The (U.S.) Institute of Medicine (2000) has suggested that, where results from randomized clinical trials are not available, it is appropriate to use the following criteria to evaluate treatment approaches:

• best research evidence: clinically relevant research, often from the basic health and medical sciences, but especially from patient-centred clinical research, into the accuracy and precision of diagnostic tests (including the clinical examination), the power of prognostic markers, and the efficacy and safety of therapeutic, rehabilitative and preventive regimens

• clinical expertise: the ability to use clinical skills and past experience to identify and treat each client’s unique state and diagnosis, to assess the individual risks and benefits of potential interventions, and to do so within the context of the patient’s personal values and expectations

• patient values: the preferences, concerns and expectations each patient brings to a clinical encounter, which must be integrated into clinical decisions if they are to serve the patient.

Evidence for treatment interventions

When we consider the evidence that supports approaches to helping people with concurrent disorders, we need to look at subpopulations. Best practices guidelines published by Health Canada (2002) concluded that there was sufficient evidence to support dividing subpopulations into groups who have co-occurring substance use and:

  • mood and anxiety disorders
  • severe and persistent mental health disorders
  • personality disorders
  • eating disorders
  • other mental health disorders.

For each group, the report reviewed the evidence for:

  • what sequencing of substance use and mental health interventions was most effective
  • what treatment approaches were most effective.

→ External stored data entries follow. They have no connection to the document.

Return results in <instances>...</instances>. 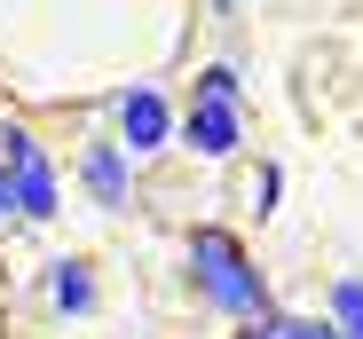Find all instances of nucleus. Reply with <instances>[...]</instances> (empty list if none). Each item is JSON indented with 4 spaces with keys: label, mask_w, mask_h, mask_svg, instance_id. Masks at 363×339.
Here are the masks:
<instances>
[{
    "label": "nucleus",
    "mask_w": 363,
    "mask_h": 339,
    "mask_svg": "<svg viewBox=\"0 0 363 339\" xmlns=\"http://www.w3.org/2000/svg\"><path fill=\"white\" fill-rule=\"evenodd\" d=\"M190 276L206 285V300H213L221 316H261V308H269L261 268L245 260V245H237L229 229H190Z\"/></svg>",
    "instance_id": "nucleus-1"
},
{
    "label": "nucleus",
    "mask_w": 363,
    "mask_h": 339,
    "mask_svg": "<svg viewBox=\"0 0 363 339\" xmlns=\"http://www.w3.org/2000/svg\"><path fill=\"white\" fill-rule=\"evenodd\" d=\"M0 166H9V182H16V197H24V221H55V158L9 119L0 127Z\"/></svg>",
    "instance_id": "nucleus-2"
},
{
    "label": "nucleus",
    "mask_w": 363,
    "mask_h": 339,
    "mask_svg": "<svg viewBox=\"0 0 363 339\" xmlns=\"http://www.w3.org/2000/svg\"><path fill=\"white\" fill-rule=\"evenodd\" d=\"M111 119H118V142H127L135 158H150V150H166V142L182 134L158 87H127V95H111Z\"/></svg>",
    "instance_id": "nucleus-3"
},
{
    "label": "nucleus",
    "mask_w": 363,
    "mask_h": 339,
    "mask_svg": "<svg viewBox=\"0 0 363 339\" xmlns=\"http://www.w3.org/2000/svg\"><path fill=\"white\" fill-rule=\"evenodd\" d=\"M79 182H87V197L95 205H127L135 197V150H118V142H87L79 150Z\"/></svg>",
    "instance_id": "nucleus-4"
},
{
    "label": "nucleus",
    "mask_w": 363,
    "mask_h": 339,
    "mask_svg": "<svg viewBox=\"0 0 363 339\" xmlns=\"http://www.w3.org/2000/svg\"><path fill=\"white\" fill-rule=\"evenodd\" d=\"M182 142L198 158H229L245 142V119H237V103H190V119H182Z\"/></svg>",
    "instance_id": "nucleus-5"
},
{
    "label": "nucleus",
    "mask_w": 363,
    "mask_h": 339,
    "mask_svg": "<svg viewBox=\"0 0 363 339\" xmlns=\"http://www.w3.org/2000/svg\"><path fill=\"white\" fill-rule=\"evenodd\" d=\"M48 308L55 316H95V268L87 260H55L48 268Z\"/></svg>",
    "instance_id": "nucleus-6"
},
{
    "label": "nucleus",
    "mask_w": 363,
    "mask_h": 339,
    "mask_svg": "<svg viewBox=\"0 0 363 339\" xmlns=\"http://www.w3.org/2000/svg\"><path fill=\"white\" fill-rule=\"evenodd\" d=\"M332 323L347 339H363V276H340V285H332Z\"/></svg>",
    "instance_id": "nucleus-7"
},
{
    "label": "nucleus",
    "mask_w": 363,
    "mask_h": 339,
    "mask_svg": "<svg viewBox=\"0 0 363 339\" xmlns=\"http://www.w3.org/2000/svg\"><path fill=\"white\" fill-rule=\"evenodd\" d=\"M277 339H347L332 316H277Z\"/></svg>",
    "instance_id": "nucleus-8"
},
{
    "label": "nucleus",
    "mask_w": 363,
    "mask_h": 339,
    "mask_svg": "<svg viewBox=\"0 0 363 339\" xmlns=\"http://www.w3.org/2000/svg\"><path fill=\"white\" fill-rule=\"evenodd\" d=\"M198 103H237V71L229 64H206L198 71Z\"/></svg>",
    "instance_id": "nucleus-9"
},
{
    "label": "nucleus",
    "mask_w": 363,
    "mask_h": 339,
    "mask_svg": "<svg viewBox=\"0 0 363 339\" xmlns=\"http://www.w3.org/2000/svg\"><path fill=\"white\" fill-rule=\"evenodd\" d=\"M0 221H24V197H16V182H9V166H0Z\"/></svg>",
    "instance_id": "nucleus-10"
},
{
    "label": "nucleus",
    "mask_w": 363,
    "mask_h": 339,
    "mask_svg": "<svg viewBox=\"0 0 363 339\" xmlns=\"http://www.w3.org/2000/svg\"><path fill=\"white\" fill-rule=\"evenodd\" d=\"M237 339H277V316H269V323H253V331H237Z\"/></svg>",
    "instance_id": "nucleus-11"
}]
</instances>
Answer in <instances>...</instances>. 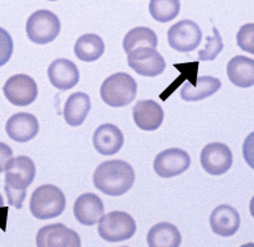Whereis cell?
Returning a JSON list of instances; mask_svg holds the SVG:
<instances>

Despite the high prevalence of concurrent mood, anxiety, impulsivity and substance use problems, and depression and substance use problems (20 to 30 per cent of the general population), there is still very little evidence on appropriate treatment interventions for this group (Kavanagh, 2003). The stronger body of concurrent disorders research with clients with severe mental health problems (which occur in two to three per cent of the general population) needs to be extended to the other domains, where better evaluated treatments could help inform concurrent disorders treatment practices.

Within the concurrent substance use and severe mental illness subgroup, better evidence exists for overall approaches (integrated treatment, stage-wise treatment, motivational techniques) than for any specific treatment intervention (Drake et al., 2004). We need to know more about what components of integrated treatment are the most helpful to clients. The capacity to provide support, beyond episodes of care from which clients are discharged, appears to be an important feature in producing effective outcomes, avoiding relapses and helping clients live more successfully in the community.

Customizing the helping response to the client’s stage of treatment and recovery, combined with a pragmatic harm-reduction orientation, appears to enhance engagement and lead to better working relationships between client and counsellor, and to better outcomes (Roth, 1999).

In the end, even as the research knowledge base is evolving, we, as helping professionals, need to start from where we find ourselves. Some clinical questions cannot wait for an evidence-based solution (Goldman et al., 2001). The evidence-building task is more a continuing journey than a destination. Each new contribution to the literature is an occasion for reflection and re-evaluation of existing practices. Counsellors who work with people with concurrent disorders need to combine the best available evidence with clinical expertise, empathy, respect and common sense. And ultimately, because we work with people affected by concurrent disorders—clients and their families—we need to pass the test that they set: that they value our work because, in the face of addiction and mental health problems,- it helps them live the lives they want for themselves.